Plus, you have ongoing operating expenses. Once a stadium is built, it's usually operated by someone other than the city.
I'm not saying I'm in favor of stadiums, but whoever costed this needs to consult with a civil engineer to come up with a more realistic figure for comprehensive public transit for major cities.
Thank you for your more informed numbers! I had no idea that a basic city bus was half a million dollars; that seems outrageous, but it also seems outrageous that an F-150 can easily cost $80k.
It's a pity that it's so damn expensive to run light rail in established cities; it seems to make a lot more sense in the long run, but those numbers are really hard to swallow in the short run.
In London, Ontario, the city gave the transit commission $350M to spend on a new transit overhaul called Bus Rapid Transit (BRT).

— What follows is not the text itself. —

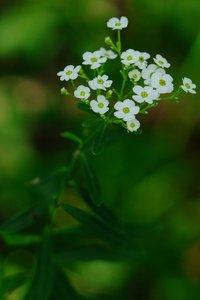 Euphorbia corollata - Vern Wilkins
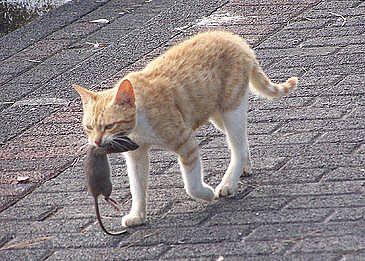 catfod-mouse_full.jpg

It was the best plan possible for our city as our streets are too narrow to accommodate light rail and we sit on swampland at a low altitude above sea level which prevents a subway from being built. All the commission had to do was pour concrete for new bus pads and widen a couple of streets to add in a dedicated bus lane.
They blew half the money on consultations, construction fuck ups, and removal of fuck ups in 2022. They never finished BRT, bought themselves a brand new HQ at a cost of $120M, and now in 2023, they're saying they're $175M overbudget on BRT.
The problem in my town is the homeless people ruining the trails and parks. I feel bad for them but they will fill a park with tents and shit on the pavement
And now you've found the problem. There are many non profits helping them and making sure they aren't starving but many of these people come from other places and have serious mental health issues.
There is habitat for humanity which is building houses with the idea that having a shelter and a shower can get people off the street. Its a cool project.
Everyone often bleats out "bread and circuses" at everything but I think this is one area where that actually applies. It wins you votes to keep the city-branded circus in town even if it means kowtowing to billionaire team owner whims.
Is this meme reporting live from Las Vegas, Nevada?
Because putting a stupid underground concrete bendy-straw full of manual-driving Teslas instead of...a subway system, and building like 8 more stadiums that shut down traffic and give us nothing but $600 concert tickets on Ticketmaster
....is totally this city's jam right now.
The OKC deal is actually a pretty square deal. The team is putting up 50m and the city is putting up another 70m, but the city retains ownership and use over the property. The funding is also coming from extending a 1% sales tax weve already been paying for the last 5 years.
It's not what I would prioritize, but at least we're actually going to keep the infrastructure we're paying for.